Hollanda Türk Federasyon tarafından Enschede’de düzenlenen Başbuğ Alparslan Türkeş anma programına 300’e yakın katılımcı iştirak etti. Kur’an-ı Kerim tilaveti, konuşmalar ve ülkü dolu şiirlerle dolu gecede duygu dolu anlar yaşandı.
Hollanda’nın Enschede şehrinde, Milliyetçi Hareket’in kurucu lideri Başbuğ Alparslan Türkeş, vefatının 28. yılında düzenlenen anlamlı bir etkinlikle anıldı. Hollanda Türk Federasyon (HTF) öncülüğünde ve Enschede Türk Kültür Derneği ev sahipliğinde düzenlenen programa, başta HTF Genel Başkanı Murat Gedik olmak üzere federasyon yöneticileri, teşkilat başkanları, kadın ve gençlik kolları temsilcileri ile yaklaşık 300 kişi katıldı.
Kur’an Tilaveti ve Saygı Duruşuyla Başladı
İzzet Ünal’ın sunuculuğunu yaptığı anma programı, Kur’an-ı Kerim tilaveti ile başladı. Ardından, saygı duruşu ve İstiklal Marşı okundu. Katılımcılar, Başbuğ’un aziz hatırasına duydukları saygıyı ayakta ve dualarla ifade etti.
Programın ilerleyen bölümünde gençler sahneye çıkarak şiirler okudu, Alparslan Türkeş’in Türk-İslam ülküsüne olan bağlılığını dile getirdi. Okunan dualarla birlikte, merhum liderin ruhuna Fatiha gönderildi.
Türkeş İçin Özel Bestelenmiş Türküler Seslendirildi
Geceye müzikal anlamda da duygusal bir atmosfer hâkimdi. Serdar Aydın ve Mustafa Demircioğlu, Başbuğ Türkeş için özel olarak bestelenen türküleri seslendirdi. Katılımcılar türkülere eşlik ederek anlamlı bir dayanışma örneği sergiledi.

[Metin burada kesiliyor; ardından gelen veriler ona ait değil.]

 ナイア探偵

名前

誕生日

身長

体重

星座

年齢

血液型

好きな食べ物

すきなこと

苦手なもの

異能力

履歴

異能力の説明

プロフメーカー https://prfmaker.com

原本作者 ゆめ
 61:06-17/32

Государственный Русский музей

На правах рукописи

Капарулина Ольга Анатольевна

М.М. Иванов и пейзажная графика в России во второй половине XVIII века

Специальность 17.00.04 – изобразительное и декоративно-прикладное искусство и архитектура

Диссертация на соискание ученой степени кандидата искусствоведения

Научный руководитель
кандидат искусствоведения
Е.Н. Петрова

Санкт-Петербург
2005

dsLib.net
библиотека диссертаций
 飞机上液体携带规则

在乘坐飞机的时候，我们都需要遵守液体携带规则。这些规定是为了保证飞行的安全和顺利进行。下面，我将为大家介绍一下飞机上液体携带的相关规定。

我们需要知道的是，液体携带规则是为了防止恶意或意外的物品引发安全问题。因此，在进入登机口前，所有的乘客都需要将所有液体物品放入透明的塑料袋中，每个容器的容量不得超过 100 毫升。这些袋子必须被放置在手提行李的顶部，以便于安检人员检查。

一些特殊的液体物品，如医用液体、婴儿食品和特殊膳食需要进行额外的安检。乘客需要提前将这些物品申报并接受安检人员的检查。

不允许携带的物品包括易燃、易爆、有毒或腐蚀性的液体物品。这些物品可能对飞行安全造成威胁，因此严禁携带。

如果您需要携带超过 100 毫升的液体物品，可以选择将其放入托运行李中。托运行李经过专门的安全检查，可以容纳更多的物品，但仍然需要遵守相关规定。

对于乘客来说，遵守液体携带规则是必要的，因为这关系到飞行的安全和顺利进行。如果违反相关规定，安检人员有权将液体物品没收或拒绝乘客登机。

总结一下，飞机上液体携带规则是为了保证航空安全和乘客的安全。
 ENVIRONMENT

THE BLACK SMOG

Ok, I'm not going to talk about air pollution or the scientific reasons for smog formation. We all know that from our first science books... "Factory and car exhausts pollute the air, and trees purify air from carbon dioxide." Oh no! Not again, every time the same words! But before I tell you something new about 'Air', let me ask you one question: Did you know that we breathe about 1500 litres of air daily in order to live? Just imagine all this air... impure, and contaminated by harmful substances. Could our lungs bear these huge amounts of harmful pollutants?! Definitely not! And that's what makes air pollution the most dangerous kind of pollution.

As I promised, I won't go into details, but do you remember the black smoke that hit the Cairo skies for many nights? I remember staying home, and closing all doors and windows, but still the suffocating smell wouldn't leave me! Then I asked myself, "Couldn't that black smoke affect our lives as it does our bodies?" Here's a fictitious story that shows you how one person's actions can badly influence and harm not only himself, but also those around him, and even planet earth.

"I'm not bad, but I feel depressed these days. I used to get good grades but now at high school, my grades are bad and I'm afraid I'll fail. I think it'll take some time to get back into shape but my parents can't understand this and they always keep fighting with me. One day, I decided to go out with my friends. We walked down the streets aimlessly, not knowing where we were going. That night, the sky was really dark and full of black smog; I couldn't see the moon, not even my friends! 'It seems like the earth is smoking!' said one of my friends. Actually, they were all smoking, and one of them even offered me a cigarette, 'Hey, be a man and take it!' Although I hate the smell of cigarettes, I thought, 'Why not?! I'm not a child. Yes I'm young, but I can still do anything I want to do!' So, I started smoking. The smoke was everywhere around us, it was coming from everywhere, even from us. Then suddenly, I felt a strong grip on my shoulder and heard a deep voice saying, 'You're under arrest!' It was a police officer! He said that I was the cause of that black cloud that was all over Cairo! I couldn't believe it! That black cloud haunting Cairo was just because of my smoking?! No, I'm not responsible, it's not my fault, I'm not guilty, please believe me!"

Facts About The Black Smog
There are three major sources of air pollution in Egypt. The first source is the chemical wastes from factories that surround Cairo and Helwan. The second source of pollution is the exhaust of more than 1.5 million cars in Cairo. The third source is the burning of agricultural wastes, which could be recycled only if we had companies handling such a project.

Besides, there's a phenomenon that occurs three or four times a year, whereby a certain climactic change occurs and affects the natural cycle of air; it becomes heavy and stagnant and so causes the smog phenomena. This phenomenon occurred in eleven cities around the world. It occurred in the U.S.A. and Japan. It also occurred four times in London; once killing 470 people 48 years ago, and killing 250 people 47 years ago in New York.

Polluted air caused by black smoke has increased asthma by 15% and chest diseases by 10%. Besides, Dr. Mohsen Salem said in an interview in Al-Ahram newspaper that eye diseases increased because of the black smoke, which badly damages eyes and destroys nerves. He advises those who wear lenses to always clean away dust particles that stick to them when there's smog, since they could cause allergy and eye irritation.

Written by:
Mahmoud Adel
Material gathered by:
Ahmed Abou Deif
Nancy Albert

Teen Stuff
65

Murat Gedik: “Ülkücülük sadece rozetle değil, ahlak ve sabırla olur”
Programda konuşan HTF Genel Başkanı Murat Gedik, Alparslan Türkeş’in sadece bir siyasi lider değil, aynı zamanda bir ahlak, ilim ve sabır timsali olduğunu vurguladı. Gedik konuşmasında şu ifadelere yer verdi:
“Başbuğumuzu sevmek sadece ismini anmakla olmaz; onun temsil ettiği ahlakı, sabrı, şuur ve disiplini yaşatmak gerekir. Ülkücülük, yalnızca bir rozet ya da bıyıkla değil, nefsi terbiye ederek Türk milletinin varlığı için fedakârlıkla mümkündür.”
Gedik, Türkeş’in ‘Konuşabilmek için bilmek, bilmek için de okumak gerekir’ sözünü hatırlatarak, ülkücü gençliğe ilim ve irfan yolunu işaret etti.
“Başbuğumuzun 'Türklük bilinç ve şuuru, İslam ahlak ve fazileti' sözü bizim için yalnızca bir vecize değil, bir hayat rehberidir. Bu sözlerin içini doldurabilirsek, başaramayacağımız hiçbir iş yoktur.”
Dayanışma ve Vefa Gecesi
Gecenin sonunda katılımcılara çeşitli ikramlar sunuldu. Program, hem Başbuğ’a duyulan sevgi ve vefanın hem de Türk-İslam ülküsüne bağlılığın bir kez daha ilan edildiği anlamlı bir gece olarak hafızalara kazındı.